Web page caption snippets:
=-=-=-=-=

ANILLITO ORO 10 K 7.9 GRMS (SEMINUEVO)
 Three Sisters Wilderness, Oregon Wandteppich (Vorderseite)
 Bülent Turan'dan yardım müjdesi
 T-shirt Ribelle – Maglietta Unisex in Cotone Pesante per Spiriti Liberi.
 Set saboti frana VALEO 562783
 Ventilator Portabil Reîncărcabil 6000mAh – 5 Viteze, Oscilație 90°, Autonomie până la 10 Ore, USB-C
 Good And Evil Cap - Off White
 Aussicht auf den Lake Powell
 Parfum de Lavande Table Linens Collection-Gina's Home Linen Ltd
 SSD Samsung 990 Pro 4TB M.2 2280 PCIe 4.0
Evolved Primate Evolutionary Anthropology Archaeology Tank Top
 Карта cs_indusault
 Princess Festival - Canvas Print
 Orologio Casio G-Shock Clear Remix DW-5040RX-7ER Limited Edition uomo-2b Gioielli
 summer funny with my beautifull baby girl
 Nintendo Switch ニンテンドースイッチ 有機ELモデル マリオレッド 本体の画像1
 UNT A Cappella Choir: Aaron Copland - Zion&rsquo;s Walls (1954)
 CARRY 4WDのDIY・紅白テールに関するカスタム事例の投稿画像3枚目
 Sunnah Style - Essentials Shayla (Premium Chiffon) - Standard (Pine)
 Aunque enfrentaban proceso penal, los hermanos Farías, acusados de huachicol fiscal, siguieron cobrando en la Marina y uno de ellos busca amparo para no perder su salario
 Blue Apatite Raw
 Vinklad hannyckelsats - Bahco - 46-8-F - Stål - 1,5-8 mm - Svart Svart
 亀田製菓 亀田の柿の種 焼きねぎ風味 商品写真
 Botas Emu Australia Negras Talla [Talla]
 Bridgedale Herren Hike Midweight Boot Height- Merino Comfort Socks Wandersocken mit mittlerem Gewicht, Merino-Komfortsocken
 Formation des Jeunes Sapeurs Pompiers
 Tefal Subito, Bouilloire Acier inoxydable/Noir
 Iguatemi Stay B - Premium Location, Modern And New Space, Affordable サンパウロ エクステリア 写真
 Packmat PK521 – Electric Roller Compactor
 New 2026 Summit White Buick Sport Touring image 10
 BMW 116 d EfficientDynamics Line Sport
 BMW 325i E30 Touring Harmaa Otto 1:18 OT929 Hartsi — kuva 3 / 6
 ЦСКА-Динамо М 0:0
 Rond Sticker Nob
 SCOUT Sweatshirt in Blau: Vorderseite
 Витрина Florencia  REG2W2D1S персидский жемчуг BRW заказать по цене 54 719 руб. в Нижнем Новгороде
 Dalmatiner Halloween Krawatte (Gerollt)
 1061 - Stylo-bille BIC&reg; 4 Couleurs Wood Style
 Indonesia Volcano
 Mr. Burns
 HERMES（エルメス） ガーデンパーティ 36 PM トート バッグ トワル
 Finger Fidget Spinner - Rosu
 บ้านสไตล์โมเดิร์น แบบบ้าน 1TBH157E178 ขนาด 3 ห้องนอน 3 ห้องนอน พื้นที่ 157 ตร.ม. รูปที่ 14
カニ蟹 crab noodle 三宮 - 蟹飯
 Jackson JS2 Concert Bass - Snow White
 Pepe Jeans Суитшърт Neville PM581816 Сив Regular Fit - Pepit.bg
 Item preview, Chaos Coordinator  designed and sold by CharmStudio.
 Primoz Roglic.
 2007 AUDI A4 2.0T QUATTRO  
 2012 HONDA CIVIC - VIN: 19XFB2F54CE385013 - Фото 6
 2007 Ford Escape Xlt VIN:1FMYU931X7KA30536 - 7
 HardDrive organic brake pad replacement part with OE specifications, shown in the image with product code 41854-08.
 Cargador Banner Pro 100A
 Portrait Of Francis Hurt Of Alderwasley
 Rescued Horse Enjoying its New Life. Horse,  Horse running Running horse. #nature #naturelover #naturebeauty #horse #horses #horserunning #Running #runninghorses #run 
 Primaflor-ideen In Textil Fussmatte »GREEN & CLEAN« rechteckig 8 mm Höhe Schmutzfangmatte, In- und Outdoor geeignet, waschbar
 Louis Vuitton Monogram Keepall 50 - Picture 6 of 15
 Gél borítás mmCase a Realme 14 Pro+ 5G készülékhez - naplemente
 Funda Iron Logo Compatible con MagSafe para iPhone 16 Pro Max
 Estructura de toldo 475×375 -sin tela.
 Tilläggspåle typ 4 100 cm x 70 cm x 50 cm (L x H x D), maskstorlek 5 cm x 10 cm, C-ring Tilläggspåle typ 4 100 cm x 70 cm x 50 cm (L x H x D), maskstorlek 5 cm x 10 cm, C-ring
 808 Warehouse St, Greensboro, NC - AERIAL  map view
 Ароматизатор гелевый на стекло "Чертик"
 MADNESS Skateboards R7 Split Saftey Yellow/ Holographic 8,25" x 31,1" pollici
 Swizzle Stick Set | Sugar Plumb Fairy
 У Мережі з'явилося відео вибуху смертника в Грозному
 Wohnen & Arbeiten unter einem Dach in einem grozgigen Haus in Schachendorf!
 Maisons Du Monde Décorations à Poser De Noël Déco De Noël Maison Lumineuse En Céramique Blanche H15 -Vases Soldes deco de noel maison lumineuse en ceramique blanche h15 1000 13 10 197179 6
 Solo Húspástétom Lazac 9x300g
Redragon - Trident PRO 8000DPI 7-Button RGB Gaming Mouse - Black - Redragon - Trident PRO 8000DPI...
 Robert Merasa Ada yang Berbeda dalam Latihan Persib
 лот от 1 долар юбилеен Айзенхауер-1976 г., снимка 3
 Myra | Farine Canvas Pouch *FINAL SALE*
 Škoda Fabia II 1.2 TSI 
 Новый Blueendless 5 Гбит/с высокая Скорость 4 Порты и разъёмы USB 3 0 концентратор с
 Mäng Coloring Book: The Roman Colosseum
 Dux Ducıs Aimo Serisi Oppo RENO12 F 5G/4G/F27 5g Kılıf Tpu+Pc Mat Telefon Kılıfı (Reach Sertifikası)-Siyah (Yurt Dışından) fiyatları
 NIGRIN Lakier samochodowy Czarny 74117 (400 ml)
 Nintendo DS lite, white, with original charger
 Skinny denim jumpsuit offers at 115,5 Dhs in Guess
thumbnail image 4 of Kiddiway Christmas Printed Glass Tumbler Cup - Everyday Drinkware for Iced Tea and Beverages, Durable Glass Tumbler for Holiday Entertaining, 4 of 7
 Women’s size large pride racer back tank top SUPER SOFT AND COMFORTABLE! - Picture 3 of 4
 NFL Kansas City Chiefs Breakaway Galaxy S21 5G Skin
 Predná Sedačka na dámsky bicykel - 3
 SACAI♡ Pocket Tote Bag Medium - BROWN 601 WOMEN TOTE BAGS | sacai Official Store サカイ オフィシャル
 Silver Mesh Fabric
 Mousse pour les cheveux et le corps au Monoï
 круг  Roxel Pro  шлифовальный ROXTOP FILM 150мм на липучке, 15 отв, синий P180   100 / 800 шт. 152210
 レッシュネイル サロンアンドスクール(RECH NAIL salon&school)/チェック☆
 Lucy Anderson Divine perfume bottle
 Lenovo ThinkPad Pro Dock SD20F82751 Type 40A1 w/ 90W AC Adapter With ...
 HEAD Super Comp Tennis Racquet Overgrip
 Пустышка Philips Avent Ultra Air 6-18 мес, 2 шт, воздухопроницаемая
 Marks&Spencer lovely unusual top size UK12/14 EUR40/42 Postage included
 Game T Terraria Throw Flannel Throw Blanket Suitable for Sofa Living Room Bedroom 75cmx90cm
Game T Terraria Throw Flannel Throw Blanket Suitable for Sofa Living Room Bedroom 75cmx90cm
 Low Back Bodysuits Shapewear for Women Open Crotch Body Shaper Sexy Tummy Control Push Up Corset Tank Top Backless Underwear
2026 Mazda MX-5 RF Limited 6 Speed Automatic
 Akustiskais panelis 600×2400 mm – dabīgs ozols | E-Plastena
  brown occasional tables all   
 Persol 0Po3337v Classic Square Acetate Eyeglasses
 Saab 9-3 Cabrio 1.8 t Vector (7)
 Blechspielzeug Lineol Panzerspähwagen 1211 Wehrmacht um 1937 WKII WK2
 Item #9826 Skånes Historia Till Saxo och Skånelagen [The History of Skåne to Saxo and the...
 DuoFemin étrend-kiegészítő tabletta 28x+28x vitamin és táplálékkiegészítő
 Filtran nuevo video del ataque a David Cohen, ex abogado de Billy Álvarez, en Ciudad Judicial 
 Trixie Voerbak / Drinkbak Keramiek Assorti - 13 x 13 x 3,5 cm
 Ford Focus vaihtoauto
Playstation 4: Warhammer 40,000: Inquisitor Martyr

=-=-=-=-=

◆ Your task
Among the lines above, list those that contain the word "para".

◆ The answer
 Aunque enfrentaban proceso penal, los hermanos Farías, acusados de huachicol fiscal, siguieron cobrando en la Marina y uno de ellos busca amparo para no perder su salario
 Funda Iron Logo Compatible con MagSafe para iPhone 16 Pro Max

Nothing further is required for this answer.